We were lucky to find a doc with experience, a doc who could tell us how things usually go and what to expect. That low initial APGAR didn’t make him panic because that’s normal and not indicative of poor outcomes with breech deliveries, and indeed the 10-minute APGAR was fine. Wisconsin Doc encouraged hands-and-knees positioning and the use of a birthing stool, and with his nurses created a calm and competent environment. (Can you believe I didn’t have a cervix check ever until I was way in labor? That’s how every pregnancy should be!) I’d decided that if I had to give birth in a St. Paul/Minneapolis hospital I’d just prepare myself for a C-section – I definitely did not want an inexperienced doctor attempting a breech delivery, and I did not want to spend a lot of time in labor arguing with hospital policies or trying to school some doc in statistics.
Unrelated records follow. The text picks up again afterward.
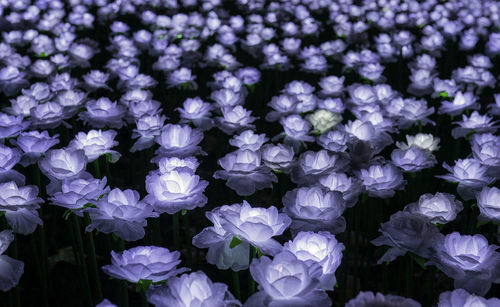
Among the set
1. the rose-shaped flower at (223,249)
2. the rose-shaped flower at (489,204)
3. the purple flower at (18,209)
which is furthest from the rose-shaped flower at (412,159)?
the purple flower at (18,209)

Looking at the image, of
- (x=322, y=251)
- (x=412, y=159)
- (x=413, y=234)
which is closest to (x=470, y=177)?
(x=412, y=159)

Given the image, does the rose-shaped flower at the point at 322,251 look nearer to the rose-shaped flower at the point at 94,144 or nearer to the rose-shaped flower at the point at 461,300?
the rose-shaped flower at the point at 461,300

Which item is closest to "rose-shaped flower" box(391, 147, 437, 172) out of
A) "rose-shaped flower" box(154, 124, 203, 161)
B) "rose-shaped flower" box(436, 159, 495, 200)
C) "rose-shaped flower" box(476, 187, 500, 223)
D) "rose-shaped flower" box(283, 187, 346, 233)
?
"rose-shaped flower" box(436, 159, 495, 200)

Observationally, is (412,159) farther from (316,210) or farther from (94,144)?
(94,144)

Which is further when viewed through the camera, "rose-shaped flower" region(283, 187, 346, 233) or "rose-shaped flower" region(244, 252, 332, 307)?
"rose-shaped flower" region(283, 187, 346, 233)

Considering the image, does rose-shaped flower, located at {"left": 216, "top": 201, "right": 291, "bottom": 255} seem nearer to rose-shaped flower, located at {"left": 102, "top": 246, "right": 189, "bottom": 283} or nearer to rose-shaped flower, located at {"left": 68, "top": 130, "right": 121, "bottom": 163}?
rose-shaped flower, located at {"left": 102, "top": 246, "right": 189, "bottom": 283}

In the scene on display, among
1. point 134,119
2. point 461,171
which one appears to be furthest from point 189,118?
point 461,171
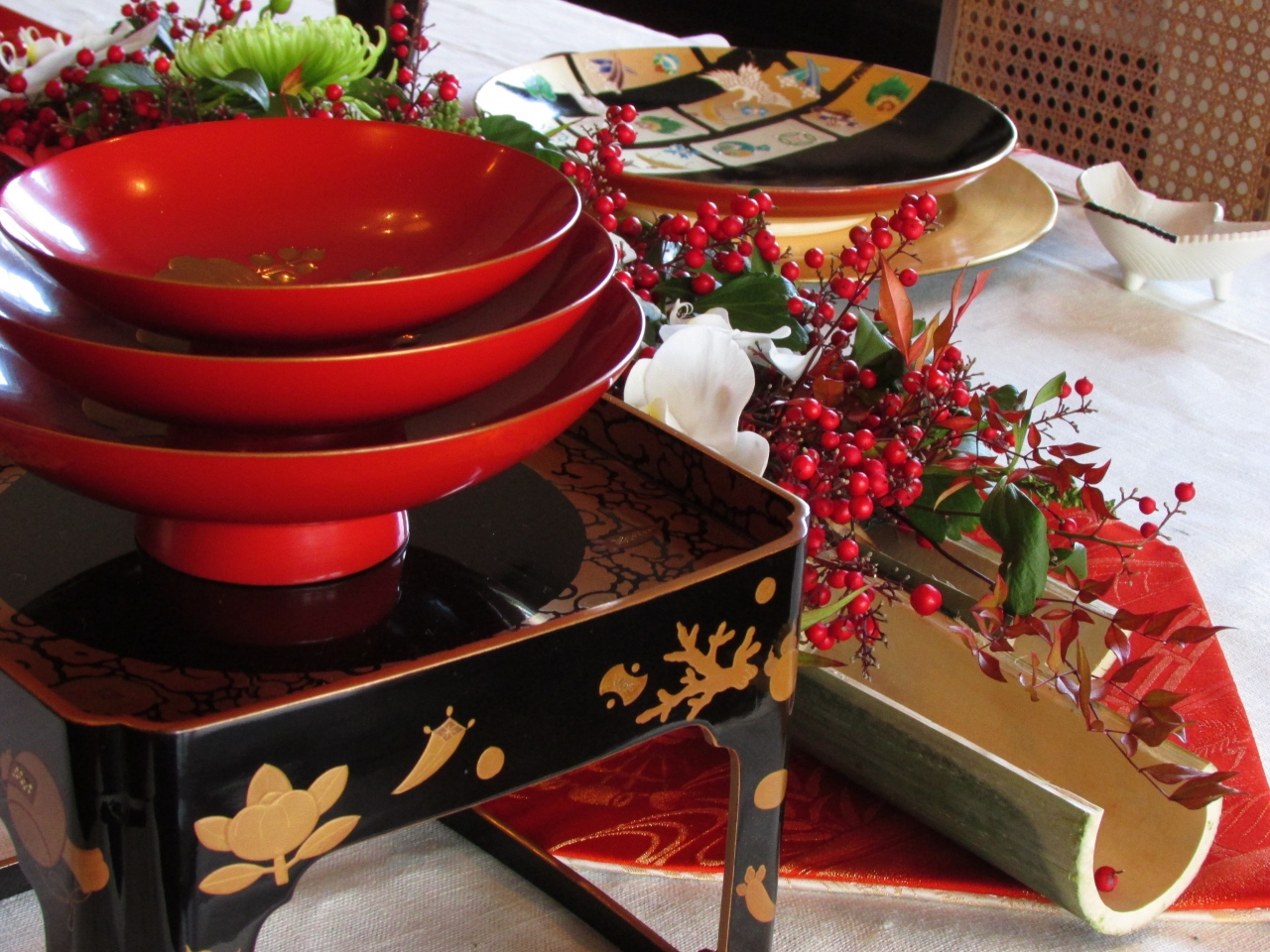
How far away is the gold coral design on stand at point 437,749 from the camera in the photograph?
35 centimetres

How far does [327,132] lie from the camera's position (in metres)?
0.42

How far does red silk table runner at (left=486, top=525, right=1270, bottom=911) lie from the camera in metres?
0.53

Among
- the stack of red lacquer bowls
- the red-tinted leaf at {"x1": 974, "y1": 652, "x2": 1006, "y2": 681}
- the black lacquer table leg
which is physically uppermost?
the stack of red lacquer bowls

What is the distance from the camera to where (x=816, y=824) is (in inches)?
21.8

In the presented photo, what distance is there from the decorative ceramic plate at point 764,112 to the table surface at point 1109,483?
0.11 m

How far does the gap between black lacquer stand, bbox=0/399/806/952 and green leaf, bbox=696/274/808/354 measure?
0.56 feet

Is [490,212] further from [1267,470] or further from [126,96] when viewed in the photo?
[1267,470]

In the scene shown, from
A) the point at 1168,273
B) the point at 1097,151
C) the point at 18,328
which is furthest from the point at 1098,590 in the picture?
the point at 1097,151

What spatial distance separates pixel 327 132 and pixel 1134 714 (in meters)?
0.42

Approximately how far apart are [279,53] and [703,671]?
0.53 metres

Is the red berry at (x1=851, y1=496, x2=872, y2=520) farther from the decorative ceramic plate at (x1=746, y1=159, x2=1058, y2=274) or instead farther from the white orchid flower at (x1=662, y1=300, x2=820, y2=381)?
the decorative ceramic plate at (x1=746, y1=159, x2=1058, y2=274)

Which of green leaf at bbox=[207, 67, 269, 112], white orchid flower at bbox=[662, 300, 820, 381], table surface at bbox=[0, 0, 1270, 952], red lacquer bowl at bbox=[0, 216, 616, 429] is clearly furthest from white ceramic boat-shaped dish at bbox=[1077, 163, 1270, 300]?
red lacquer bowl at bbox=[0, 216, 616, 429]

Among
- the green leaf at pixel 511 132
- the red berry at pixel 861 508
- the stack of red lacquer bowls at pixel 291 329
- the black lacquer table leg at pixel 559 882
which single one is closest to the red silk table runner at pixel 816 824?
the black lacquer table leg at pixel 559 882

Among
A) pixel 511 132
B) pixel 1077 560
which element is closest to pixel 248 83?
pixel 511 132
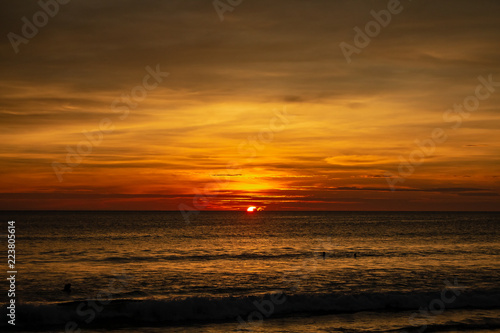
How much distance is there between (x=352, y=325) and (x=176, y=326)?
9.10m

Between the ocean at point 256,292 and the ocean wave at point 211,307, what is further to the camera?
the ocean wave at point 211,307

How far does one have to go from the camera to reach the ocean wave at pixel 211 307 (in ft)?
80.8

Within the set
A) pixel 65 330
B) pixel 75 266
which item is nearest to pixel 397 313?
pixel 65 330

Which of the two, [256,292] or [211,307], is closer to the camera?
[211,307]

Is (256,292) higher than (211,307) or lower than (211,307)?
higher

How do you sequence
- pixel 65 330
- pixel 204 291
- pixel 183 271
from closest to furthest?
pixel 65 330, pixel 204 291, pixel 183 271

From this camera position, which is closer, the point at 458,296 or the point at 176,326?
the point at 176,326

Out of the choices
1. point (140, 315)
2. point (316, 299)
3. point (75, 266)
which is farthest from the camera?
point (75, 266)

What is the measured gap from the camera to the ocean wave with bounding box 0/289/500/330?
24625 millimetres

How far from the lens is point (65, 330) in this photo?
22.8m

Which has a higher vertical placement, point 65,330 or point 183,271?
point 183,271

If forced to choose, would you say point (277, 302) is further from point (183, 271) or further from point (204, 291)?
point (183, 271)

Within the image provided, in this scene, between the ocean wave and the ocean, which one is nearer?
the ocean

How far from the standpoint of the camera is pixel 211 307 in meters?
27.0
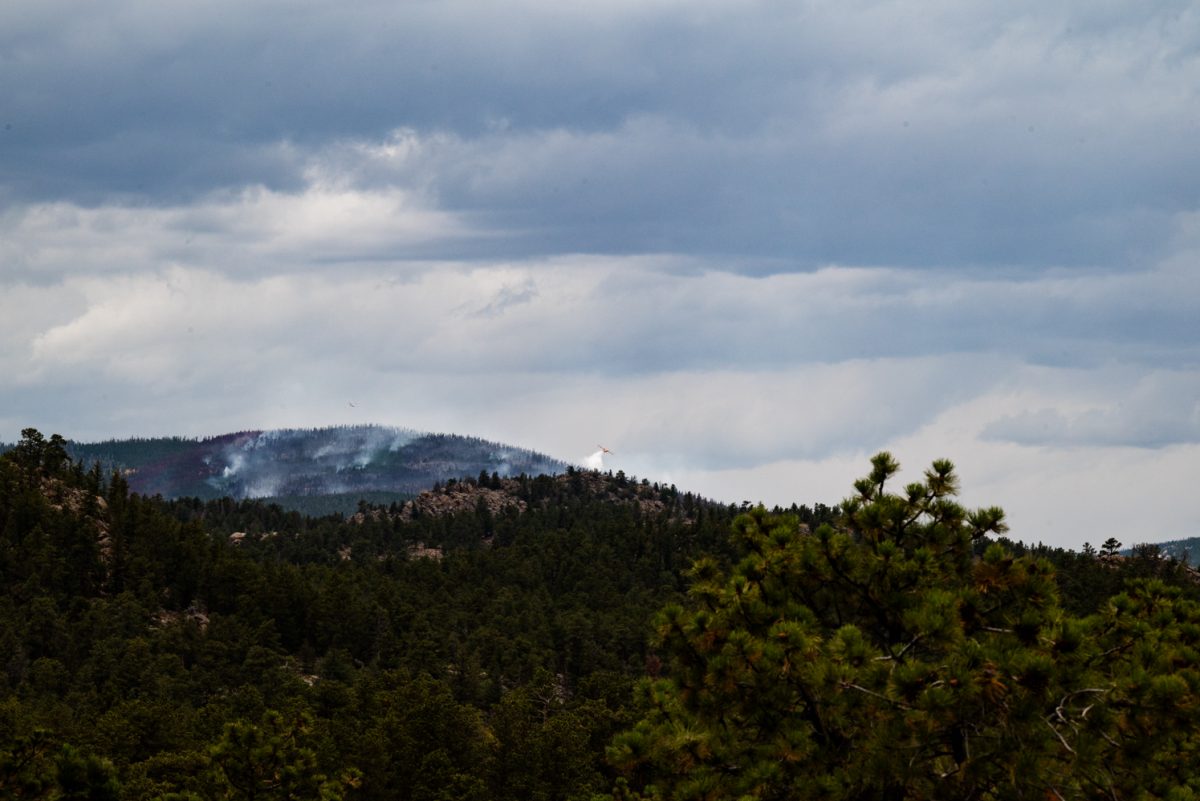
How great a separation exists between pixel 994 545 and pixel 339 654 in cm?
14865

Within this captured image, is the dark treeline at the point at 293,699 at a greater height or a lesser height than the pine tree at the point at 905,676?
lesser

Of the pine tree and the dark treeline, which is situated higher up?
the pine tree

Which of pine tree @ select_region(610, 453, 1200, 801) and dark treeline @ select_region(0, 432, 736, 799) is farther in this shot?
dark treeline @ select_region(0, 432, 736, 799)

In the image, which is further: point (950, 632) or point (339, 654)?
point (339, 654)

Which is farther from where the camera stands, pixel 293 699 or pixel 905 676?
pixel 293 699

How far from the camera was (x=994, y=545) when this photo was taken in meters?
25.3

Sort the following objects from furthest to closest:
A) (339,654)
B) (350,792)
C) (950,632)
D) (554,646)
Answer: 1. (554,646)
2. (339,654)
3. (350,792)
4. (950,632)

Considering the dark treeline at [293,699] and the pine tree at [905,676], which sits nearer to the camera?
the pine tree at [905,676]

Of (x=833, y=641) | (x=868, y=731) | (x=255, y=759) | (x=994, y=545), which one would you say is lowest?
(x=255, y=759)

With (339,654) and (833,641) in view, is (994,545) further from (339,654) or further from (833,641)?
(339,654)

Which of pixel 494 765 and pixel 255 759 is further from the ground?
pixel 255 759

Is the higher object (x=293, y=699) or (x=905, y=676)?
(x=905, y=676)

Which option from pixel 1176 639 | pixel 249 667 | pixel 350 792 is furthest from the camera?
pixel 249 667

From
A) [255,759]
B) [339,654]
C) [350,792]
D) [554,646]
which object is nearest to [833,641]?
[255,759]
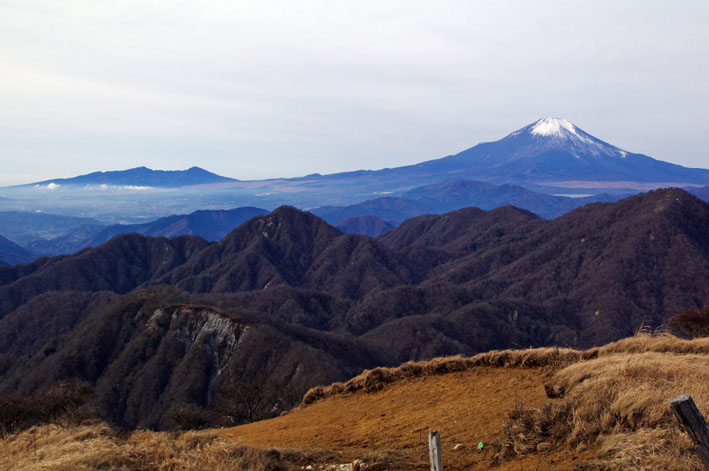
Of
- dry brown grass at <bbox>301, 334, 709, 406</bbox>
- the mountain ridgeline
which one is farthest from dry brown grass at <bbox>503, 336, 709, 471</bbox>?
the mountain ridgeline

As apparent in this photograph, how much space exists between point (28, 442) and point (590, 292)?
98772mm

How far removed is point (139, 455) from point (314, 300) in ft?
274

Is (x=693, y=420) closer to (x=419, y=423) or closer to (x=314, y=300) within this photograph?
(x=419, y=423)

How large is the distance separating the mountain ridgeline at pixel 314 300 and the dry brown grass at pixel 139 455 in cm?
939

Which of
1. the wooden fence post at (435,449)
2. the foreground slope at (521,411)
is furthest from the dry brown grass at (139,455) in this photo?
the wooden fence post at (435,449)

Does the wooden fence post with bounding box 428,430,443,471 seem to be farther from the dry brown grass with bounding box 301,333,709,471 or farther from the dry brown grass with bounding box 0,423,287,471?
the dry brown grass with bounding box 0,423,287,471

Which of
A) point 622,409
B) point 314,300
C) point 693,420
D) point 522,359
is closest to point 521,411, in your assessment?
point 622,409

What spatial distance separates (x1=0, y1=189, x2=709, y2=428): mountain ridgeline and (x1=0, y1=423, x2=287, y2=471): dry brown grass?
9.39 meters

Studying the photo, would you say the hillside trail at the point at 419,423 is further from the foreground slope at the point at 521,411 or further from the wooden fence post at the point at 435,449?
the wooden fence post at the point at 435,449

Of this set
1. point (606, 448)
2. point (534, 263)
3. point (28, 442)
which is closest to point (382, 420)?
point (606, 448)

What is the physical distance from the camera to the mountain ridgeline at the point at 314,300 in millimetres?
49688

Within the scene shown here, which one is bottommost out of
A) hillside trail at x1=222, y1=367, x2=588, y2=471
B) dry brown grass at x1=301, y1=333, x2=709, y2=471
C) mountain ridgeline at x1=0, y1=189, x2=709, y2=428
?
mountain ridgeline at x1=0, y1=189, x2=709, y2=428

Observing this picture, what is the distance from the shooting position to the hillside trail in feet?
25.3

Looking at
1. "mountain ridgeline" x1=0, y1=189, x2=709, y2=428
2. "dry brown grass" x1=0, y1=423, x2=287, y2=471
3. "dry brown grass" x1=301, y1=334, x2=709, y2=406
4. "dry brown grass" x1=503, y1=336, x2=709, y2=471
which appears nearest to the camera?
"dry brown grass" x1=503, y1=336, x2=709, y2=471
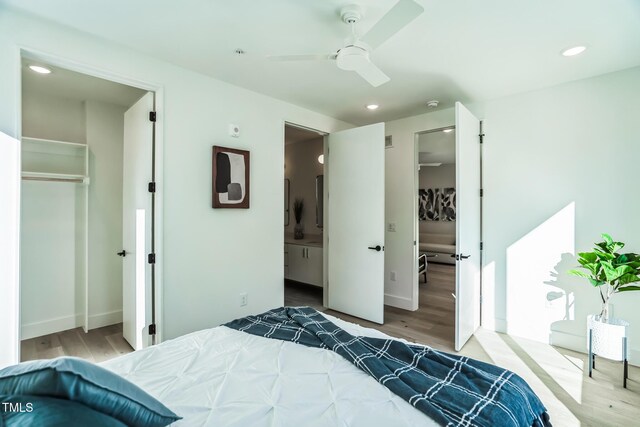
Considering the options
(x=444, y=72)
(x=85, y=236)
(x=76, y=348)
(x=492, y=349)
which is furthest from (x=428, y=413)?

All’s well that ends well, kind of. I’m still sad that there is so little support for vaginal breech delivery in the US. 96% of breech births in the US are by C-section. What else are you going to do if docs are no longer trained in breech delivery, are penalized by hospital policies on breech delivery, and always win in malpractice court if they do a C-section but never win if they attempt a vaginal breech delivery? (Remember, on a legal level if mom dies it’s unfortunate, but if baby dies you’re in real trouble.) Our female first-born breech baby ended up having severe hip dysplasia, so severe that the first pediatrician who checked did not catch it. But the second pediatrician did catch it and by day 9 of her life she was fitted with a Pavlik harness, which she wore for 3 months straight to successfully treat the condition. She’s a cutie who is climbing stairs and trying to walk here at her first birthday. We can thank our lucky stars (or whatever else you want to ascribe it to) that I could avoid a C-section and have a cheap, friendly, healthy birth experience out in Baldwin, Wisconsin, with my little butt-first baby.